В обстановке дезорганизованности и растерянности власти в столице и на местах явочным путем вводились провозглашенные манифестом политические свободы. Газеты выходили без цензуры, прокламации с самыми радикальными призывами распространялись беспрепятственно. «Самодержавие разбито, но не уничтожено! Царские уступки не обманут рабочий класс! Он должен бороться до конца!» — говорилось в этих прокламациях. Повсеместно собирались митинги, на которых прозвучали призывы к свержению самодержавия. Объявленная 21 октября амнистия привела к освобождению ряда политических заключенных, причем зачастую ворота тюрем распахивались силой. В ряде городов коалиционные комитеты взяли на себя всю полноту власти. Даже некоторые городские думы (Казань, Томск и др.) попытались устранить губернскую администрацию.
Но одновременно с этим в борьбу вступила черная сотня. Осенью 1905 г. черносотенцы являлись неорганизованной стихией.
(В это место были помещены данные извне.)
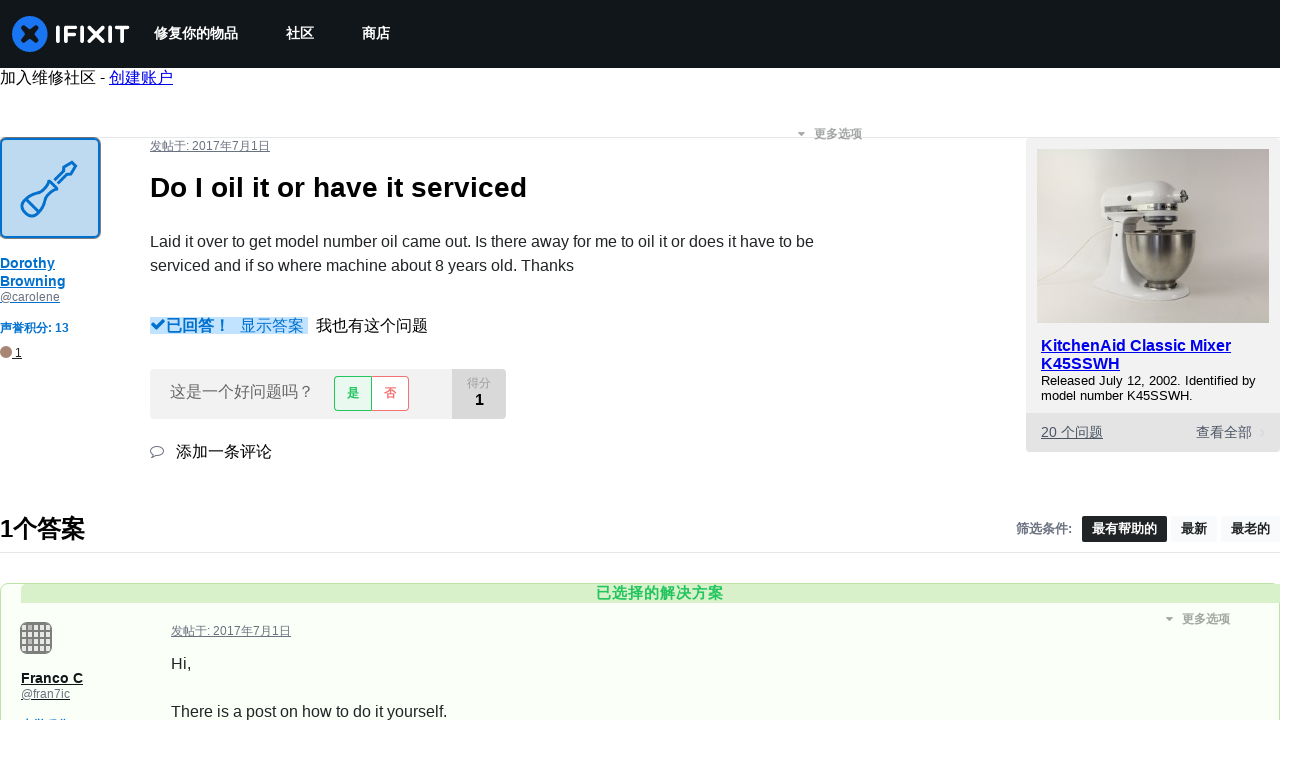

--- FILE ---
content_type: text/json
request_url: https://conf.config-security.com/model
body_size: 88
content:
{"title":"recommendation AI model (keras)","structure":"release_id=0x65:42:65:3e:64:58:39:35:6e:52:3c:4b:3a:31:73:63:45:70:65:4f:24:71:79:38:37:4c:75:32:78;keras;mbtt1k6uqcp97rozovj34gpuel69g0cxzlp3hcqrj15ilfn72ux2b32qf7gkkqskljvth055","weights":"../weights/6542653e.h5","biases":"../biases/6542653e.h5"}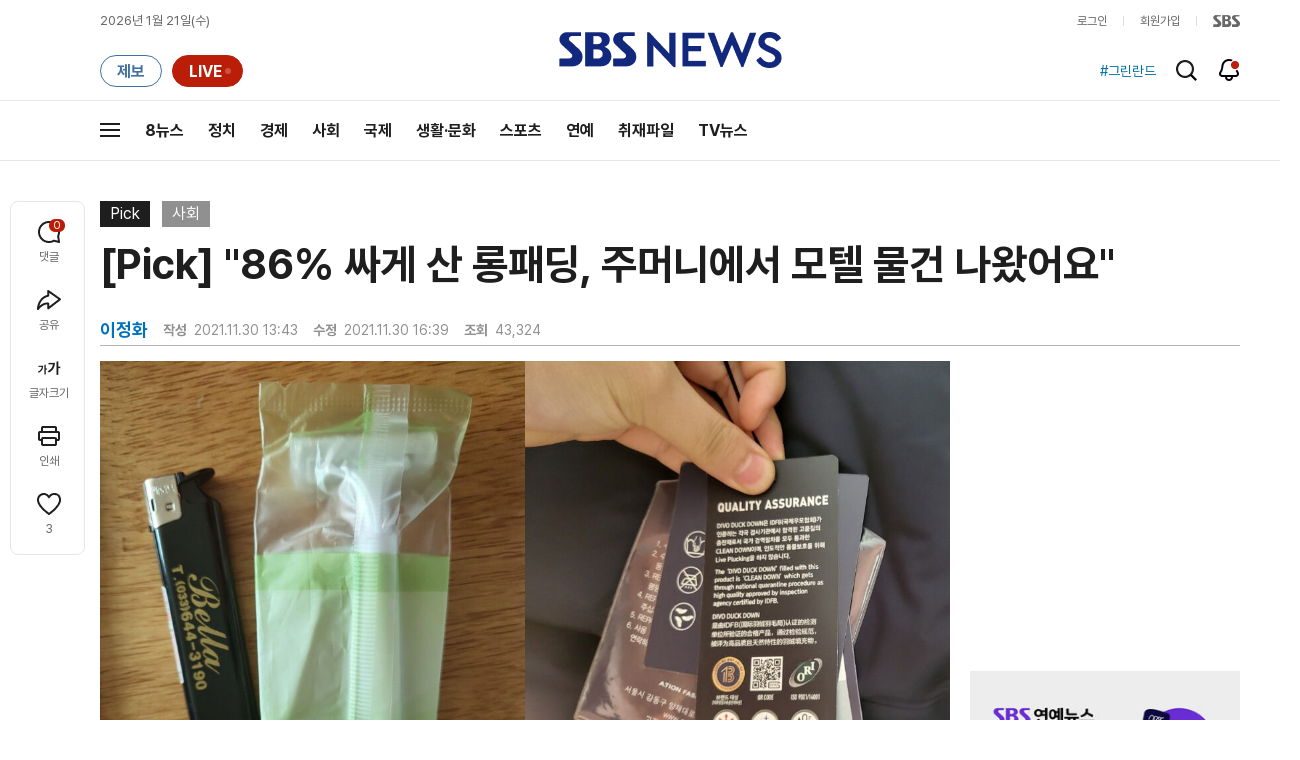

--- FILE ---
content_type: text/html; charset=utf-8
request_url: https://www.google.com/recaptcha/api2/aframe
body_size: 268
content:
<!DOCTYPE HTML><html><head><meta http-equiv="content-type" content="text/html; charset=UTF-8"></head><body><script nonce="p0zU9hCxz-kzwa4gZxW44w">/** Anti-fraud and anti-abuse applications only. See google.com/recaptcha */ try{var clients={'sodar':'https://pagead2.googlesyndication.com/pagead/sodar?'};window.addEventListener("message",function(a){try{if(a.source===window.parent){var b=JSON.parse(a.data);var c=clients[b['id']];if(c){var d=document.createElement('img');d.src=c+b['params']+'&rc='+(localStorage.getItem("rc::a")?sessionStorage.getItem("rc::b"):"");window.document.body.appendChild(d);sessionStorage.setItem("rc::e",parseInt(sessionStorage.getItem("rc::e")||0)+1);localStorage.setItem("rc::h",'1769003376074');}}}catch(b){}});window.parent.postMessage("_grecaptcha_ready", "*");}catch(b){}</script></body></html>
Простые обыватели, вышедшие на улицы, не состояли в партиях и вряд ли имели представление о политике. В первых же выступлениях черносотенцев проявилось отрицательное отношение к чуждым им идеям. Они не хотели слышать о манифесте разрушавшее привычный порядок вещей. На железнодорожной станции Ставрополь-Кавказский местные жители сочли, что манифест о свободах подложный и выдуман учащимися железнодорожного училища. Толпа окружила училище, и только вмешательство железнодорожников предотвратило его разгром208. Даже при отсутствии сомнений в подлинности царского манифеста попытка публично зачитать его была сопряжена со смертельной опасностью. Например, в Екатеринбурге «одной из первых жертв разъяренной черни стал сотрудник газеты «Уральская жизнь» ПА Соловьев, который хотел прочитать перед толпой манифест 17 октября. Его окружили какие-то темные личности, ударом дубины по голове сшибли с ног и ножами нанесли ему несколько ран»209.
Большинство столкновений вызвал даже не сам Манифест 17 октября, а последовавшие за ним противоправительственные митинги и демонстрации. Участник революционного митинга, состоявшегося 19 октября в Костроме, делился своими впечатлениями: «Появилась шайка мясников, лабазников и др. темных личностей и с криком «ура» бросилась на нас.. Ломовики, извозчики распрягали лошадей, оставляли их у телег и оглоблями и дугами били учащихся»210. В Курске толпа напала на демонстрацию, шедшую под красными флагами. После этого черносотенцы разделились на две части. «Первая партия, — сообщали очевидцы, — не исполнила своей задачи, а вторая «на славу» поработала»211.
В противовес противоправительственным митингам и демонстрациям прошли патриотические манифестации с хоругвями и царскими портретами. 1905 год начался с подобного шествия, расстрелянного войсками.
После Кровавого воскресенья 9 января 1905 года священник ГЬоргий Гапон, организовавший шествие рабочих к Зимнему дворцу, объявил, что солдатские пули расстреляли веру народа в царя. Его слова стали популярными в революционной среде. Но хотя авторитет самодержавия изрядно пошатнулся, октябрьские события показали, что значительная часть населения по-прежнему оставалась приверженной монархии. Девять месяцев революции не могли полностью разрушить убеждения, складывавшиеся веками.
В оппозиционных кругах утверждали, что патриотические манифестации организуются с одобрения и по инициативе властей. Показательна прокламация Виленской группы анархистов-коммунистов, выпущенная ввиду слухов, что губернатор замыслил организовать манифестацию: «До сих пор эта дикая оргия воздержалась устроить в Литве и Польше погромов, опасаясь смелого отпора наших крестьянских товарищей, всего польского и литовского населения. Но новоприбывший губернатор — этот типичный и безмозглый черносотенец — думает, что ему удастся и здесь в Вильне устроить погром, и с этой целью разрешил патриотическую манифестацию»212. Как видим, анархисты ставили знак равенства между черносотенной манифестацией и погромом, возлагая всю ответственность на власть.